Records shown:
────────────────
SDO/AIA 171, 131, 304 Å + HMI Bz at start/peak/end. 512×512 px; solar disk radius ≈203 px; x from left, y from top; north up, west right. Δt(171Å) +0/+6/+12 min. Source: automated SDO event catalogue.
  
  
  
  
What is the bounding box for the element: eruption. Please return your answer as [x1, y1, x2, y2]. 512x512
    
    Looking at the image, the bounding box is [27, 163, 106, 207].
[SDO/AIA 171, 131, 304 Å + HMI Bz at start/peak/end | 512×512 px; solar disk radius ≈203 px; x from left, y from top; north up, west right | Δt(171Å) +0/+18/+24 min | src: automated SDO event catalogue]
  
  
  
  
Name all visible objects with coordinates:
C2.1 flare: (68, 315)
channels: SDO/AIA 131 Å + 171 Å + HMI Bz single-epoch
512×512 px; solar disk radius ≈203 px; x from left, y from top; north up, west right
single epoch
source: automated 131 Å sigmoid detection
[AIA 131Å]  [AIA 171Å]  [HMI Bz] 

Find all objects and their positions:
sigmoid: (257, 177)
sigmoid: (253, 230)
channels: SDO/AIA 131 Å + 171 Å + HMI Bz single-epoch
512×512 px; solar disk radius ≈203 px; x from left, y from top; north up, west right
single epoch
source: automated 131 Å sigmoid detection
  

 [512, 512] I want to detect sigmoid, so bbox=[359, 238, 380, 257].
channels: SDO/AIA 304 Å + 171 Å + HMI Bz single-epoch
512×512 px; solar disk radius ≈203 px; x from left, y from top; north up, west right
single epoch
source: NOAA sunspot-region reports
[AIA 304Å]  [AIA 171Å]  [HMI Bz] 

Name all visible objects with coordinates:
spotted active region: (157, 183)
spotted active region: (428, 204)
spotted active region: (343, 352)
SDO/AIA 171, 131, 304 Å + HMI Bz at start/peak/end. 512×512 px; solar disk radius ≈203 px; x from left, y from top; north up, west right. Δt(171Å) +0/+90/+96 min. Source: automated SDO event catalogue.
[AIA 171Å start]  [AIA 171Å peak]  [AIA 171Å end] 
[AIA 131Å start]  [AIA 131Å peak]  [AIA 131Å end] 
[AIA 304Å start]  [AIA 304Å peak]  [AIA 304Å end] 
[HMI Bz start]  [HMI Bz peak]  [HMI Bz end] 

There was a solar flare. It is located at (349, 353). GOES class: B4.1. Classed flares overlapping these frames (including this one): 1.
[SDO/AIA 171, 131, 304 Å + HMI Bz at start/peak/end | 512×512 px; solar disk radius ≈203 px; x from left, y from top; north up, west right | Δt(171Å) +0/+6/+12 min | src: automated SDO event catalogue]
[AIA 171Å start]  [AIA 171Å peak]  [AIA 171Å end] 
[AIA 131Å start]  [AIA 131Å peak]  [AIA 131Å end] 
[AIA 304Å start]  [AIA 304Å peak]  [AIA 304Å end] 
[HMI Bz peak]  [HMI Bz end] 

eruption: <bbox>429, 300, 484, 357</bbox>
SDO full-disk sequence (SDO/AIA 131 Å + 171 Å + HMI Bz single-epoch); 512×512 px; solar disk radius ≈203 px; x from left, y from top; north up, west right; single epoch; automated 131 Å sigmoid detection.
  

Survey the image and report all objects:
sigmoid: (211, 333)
────────────────
Pull out every line of each item above and repeat it word for word, keeping the original order.

Solution for this task:
SDO/AIA 171, 131, 304 Å + HMI Bz at start/peak/end. 512×512 px; solar disk radius ≈203 px; x from left, y from top; north up, west right. Δt(171Å) +0/+6/+12 min. Source: automated SDO event catalogue.
  
  
  
  
What is the bounding box for the element: eruption. Please return your answer as [x1, y1, x2, y2]. 512x512
    
    Looking at the image, the bounding box is [27, 163, 106, 207].
[SDO/AIA 171, 131, 304 Å + HMI Bz at start/peak/end | 512×512 px; solar disk radius ≈203 px; x from left, y from top; north up, west right | Δt(171Å) +0/+18/+24 min | src: automated SDO event catalogue]
  
  
  
  
Name all visible objects with coordinates:
C2.1 flare: (68, 315)
channels: SDO/AIA 131 Å + 171 Å + HMI Bz single-epoch
512×512 px; solar disk radius ≈203 px; x from left, y from top; north up, west right
single epoch
source: automated 131 Å sigmoid detection
[AIA 131Å]  [AIA 171Å]  [HMI Bz] 

Find all objects and their positions:
sigmoid: (257, 177)
sigmoid: (253, 230)
channels: SDO/AIA 131 Å + 171 Å + HMI Bz single-epoch
512×512 px; solar disk radius ≈203 px; x from left, y from top; north up, west right
single epoch
source: automated 131 Å sigmoid detection
  

 [512, 512] I want to detect sigmoid, so bbox=[359, 238, 380, 257].
channels: SDO/AIA 304 Å + 171 Å + HMI Bz single-epoch
512×512 px; solar disk radius ≈203 px; x from left, y from top; north up, west right
single epoch
source: NOAA sunspot-region reports
[AIA 304Å]  [AIA 171Å]  [HMI Bz] 

Name all visible objects with coordinates:
spotted active region: (157, 183)
spotted active region: (428, 204)
spotted active region: (343, 352)
SDO/AIA 171, 131, 304 Å + HMI Bz at start/peak/end. 512×512 px; solar disk radius ≈203 px; x from left, y from top; north up, west right. Δt(171Å) +0/+90/+96 min. Source: automated SDO event catalogue.
[AIA 171Å start]  [AIA 171Å peak]  [AIA 171Å end] 
[AIA 131Å start]  [AIA 131Å peak]  [AIA 131Å end] 
[AIA 304Å start]  [AIA 304Å peak]  [AIA 304Å end] 
[HMI Bz start]  [HMI Bz peak]  [HMI Bz end] 

There was a solar flare. It is located at (349, 353). GOES class: B4.1. Classed flares overlapping these frames (including this one): 1.
[SDO/AIA 171, 131, 304 Å + HMI Bz at start/peak/end | 512×512 px; solar disk radius ≈203 px; x from left, y from top; north up, west right | Δt(171Å) +0/+6/+12 min | src: automated SDO event catalogue]
[AIA 171Å start]  [AIA 171Å peak]  [AIA 171Å end] 
[AIA 131Å start]  [AIA 131Å peak]  [AIA 131Å end] 
[AIA 304Å start]  [AIA 304Å peak]  [AIA 304Å end] 
[HMI Bz peak]  [HMI Bz end] 

eruption: <bbox>429, 300, 484, 357</bbox>
SDO full-disk sequence (SDO/AIA 131 Å + 171 Å + HMI Bz single-epoch); 512×512 px; solar disk radius ≈203 px; x from left, y from top; north up, west right; single epoch; automated 131 Å sigmoid detection.
  

Survey the image and report all objects:
sigmoid: (211, 333)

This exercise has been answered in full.